* Compito richiesto *
Citi parola per parola il brano del testo fornito che va da "Ma torniamo in" a "mancherà a nessuno.".

* Testo fornito *
Ma torniamo in Svezia. Gandini a distanza di più di 40 anni tira una riga per verificare quali siano stati i frutti di quella politica sociale che voleva legare welfare ad indipendenza personale. Più del 50% delle persone in Svezia vivono da sole, con punte del 65% a Stoccolma. Circa il 25% delle persone muore in completa solitudine a casa propria e spesso il cadavere viene scoperto solo a distanza di anni. I casi non sono sporadici, ma sono diventati un vero e proprio fenomeno sociale. Tanto che esiste anche un'agenzia specializzata per il recupero delle salme nonché dei parenti per regolare le questioni successorie. Soli anche da morti. E guai a dire che il tal Tizio è mancato, perché non mancherà a nessuno.

LA SOCIETÀ COME UN MONDO DI ESTRANEI
Una percentuale considerevole di donne poi concepisce un figlio senza partner ricorrendo alla fecondazione artificiale eterologa. C'è anche la possibilità di scegliere il donatore tramite un catalogo on line e così avere la speranza di avere un bambino con quel colore di capelli, con quel taglio d'occhi e magari con la stessa intelligenza del padre. Speranza rafforzata dal fatto che on line ci sono anche le foto dei bambini di ogni donatore, una sorta di certificato di garanzia. Insomma c'è la possibilità di verificare se "il prodotto finito" corrisponde ai desideri della futura mamma single. Terminato l'ordine on line, viene spedito a casa della donna il kit per l'autoinseminazione, come su Amazon. Poi occorre scaldare il contenitore contenente lo sperma con le mani, caricare la siringa, posizionare le gambe all'insù, iniettarsi il liquido in vagina e rimanere in posizione per mezz'ora. Meno complicato che farsi la ceretta.

* Dati forniti *

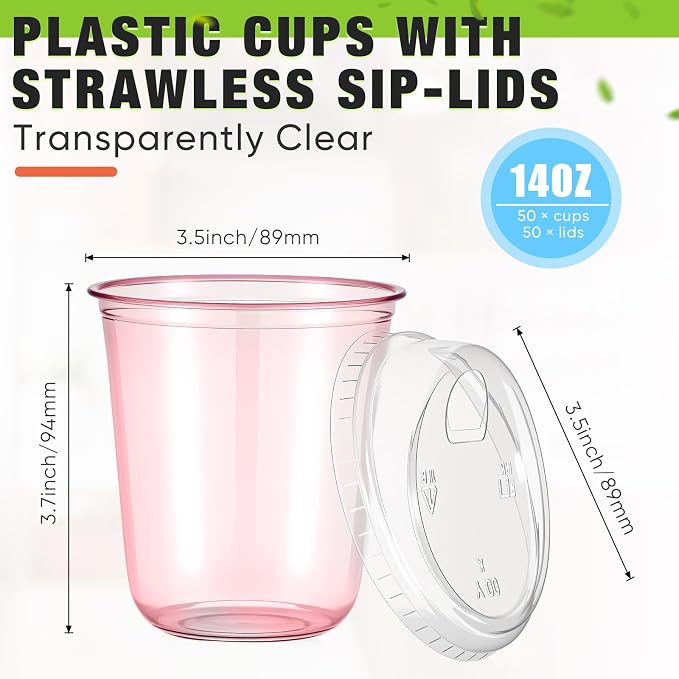 Ziliny 50 Sets Clear Plastic Coffee Cups with Sip Lids, Disposable Plastic PET Crystal Cups for Iced Coffee, Smoothie, Cold Beverage, Drink Shops and Party Catering (Clear Pink,14 oz)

* Soluzione proposta *
Ma torniamo in Svezia. Gandini a distanza di più di 40 anni tira una riga per verificare quali siano stati i frutti di quella politica sociale che voleva legare welfare ad indipendenza personale. Più del 50% delle persone in Svezia vivono da sole, con punte del 65% a Stoccolma. Circa il 25% delle persone muore in completa solitudine a casa propria e spesso il cadavere viene scoperto solo a distanza di anni. I casi non sono sporadici, ma sono diventati un vero e proprio fenomeno sociale. Tanto che esiste anche un'agenzia specializzata per il recupero delle salme nonché dei parenti per regolare le questioni successorie. Soli anche da morti. E guai a dire che il tal Tizio è mancato, perché non mancherà a nessuno.